Monday, October 25, 2010

On Lust and Adultery

"You have heard that it was said, 'Do not commit adultery.' But I tell you that anyone who looks at a woman lustfully has already committed adultery with her in his heart. If your right eye causes you to sin, gouge it out and throw it away. It is better for you to lose one part of your body than for your whole body to be thrown into hell. And if your right hand causes you to sin, cut it off and throw it away. It is better for you to lose one part of your body than for your whole body to go into hell." - Matthew 5

"Keep me, above all things, from sin. Keep me from the death of deadly sin which puts hell in my soul. Keep me from the murder of lust that binds and poisons my heart. Keep me from the sins that eat flesh with irresistible fire." - Thomas Merton

Unfortunately, I am well acquainted with the sin that puts hell in my soul, that binds and poisons my heart, and that eats my flesh with fire. When Jesus condemned the twin sins of adultery and lust, I do not think he was threatening people so much with eternal damnation to the fires of hell as he was warning people about the toll those sins take on our souls right now.

It seems to me that the sins of lust and adultery fit in well with he story of Adam and Eve and the tree of knowledge of good and evil.
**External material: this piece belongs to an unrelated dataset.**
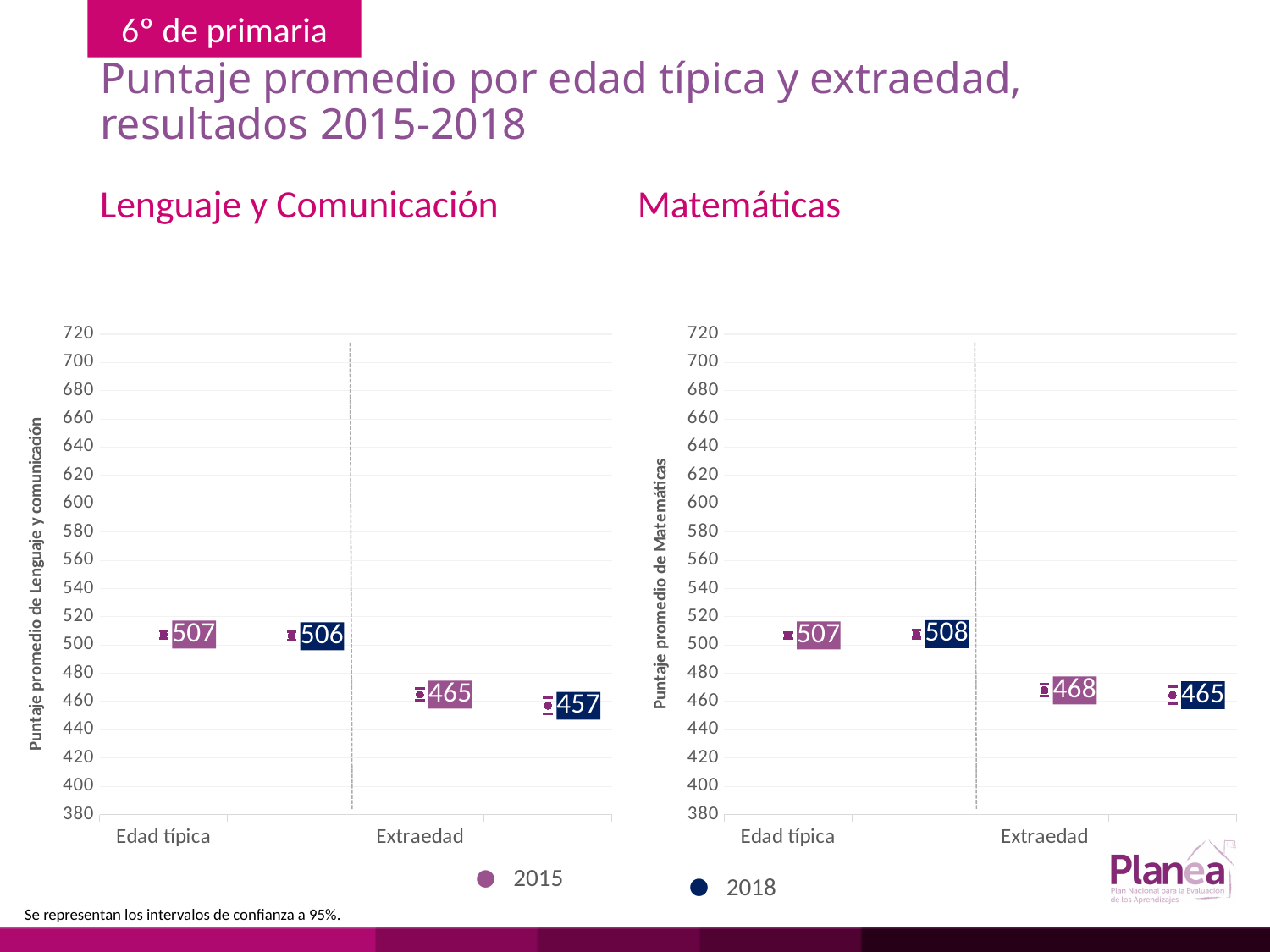
In the Matemáticas chart, is the 2015 value for Extraedad greater or less than 500? less In the Lenguaje y Comunicación chart, what is the 2018 value for Extraedad? 457 In the Lenguaje y Comunicación chart, what is the 2015 value for Edad típica? 507 How many series does the legend list for the charts? 2 In the Lenguaje y Comunicación chart, what is the difference between the 2015 and 2018 values for Extraedad? 8 In the Matemáticas chart, what is the 2018 value for Edad típica? 508 In the Matemáticas chart, which category has the highest 2015 value? Edad típica In the Matemáticas chart, what is the difference between the Edad típica and Extraedad values for 2018? 43 In the Lenguaje y Comunicación chart, which category has the lowest 2018 value? Extraedad What is the y-axis title of the Matemáticas chart? Puntaje promedio de Matemáticas In the Matemáticas chart, what is the 2015 value for Extraedad? 468 How many categories are shown on the x axis of the Lenguaje y Comunicación chart? 2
It has been shown to me that this story is less about God's command not to eat forbidden fruit, which seems arbitrary at best, downright cruel at worst, and more about God, in his great love and wisdom, setting good boundaries for us, his creation. God knows that we are not like him. We cannot have it all; we cannot experience everything. We certainly cannot intimately know all things. We are limited and finite. We need good boundaries to help us order our lives and live abundantly as God has willed for us.

But, like Adam and Eve, I kick against those boundaries that exist for my own good. Rather than heed the counsel not to covet a woman who is not mine and instead to drink from my own well and delight in the wife of my youth, I allow my eyes to roam. Not content with what I have been given, I want to experience, to know more. I desire the other, the new, the different, the exciting. I want to live like a god, as one who has no boundaries or limits. But my soul was not made to live in this way. So it burns as with fire. I cannot manage the good life I have been given within these boundaries, and at the same time dabble with something outside those boundaries. It leads to a divided heart, to feeling torn. It also leads to shame and self-loathing because I have betrayed that which was best.

So the thing that I think I want is out of my reach, and I resent my boundaries, though they only serve my own good. I obsess. My thoughts are out of control. I am not myself. Ths thing, this pleasure, looks so good, but it can never be, for my boundaries define my life and are part of my very identity. In my head, I know it is a lie. The forbidden pleasure will not lead to abundant life. I recognize that I am not capable of living well outside my boundaries. Yet the old self longs for more, thinking the grass is greener on the other side. The sin, lust, has already condemned me to a personal, private hell.

It would have been better and probably easier to have gouged out my eye at the very beginning. But that is really no solution at all, and Jesus knew it. I would be as capable of lust and violating God's boundaries if I were blind as I am now. Jesus' point was to take lust and adultery seriously because, as I can testify, they lead to bondage, suffering, and death. They put hell in your soul. Either I will be tormented by guilt, or by the frustration of not being able to possess what I think I want, or by the knowledge that it is not really what I want but, for reasons I do not fully understand, I continue to long for it.

I need to be delivered from this mess I have created. Keep me, O Lord, from this sin, this poison. Grant me wisdom, peace, contentment, and purity of heart.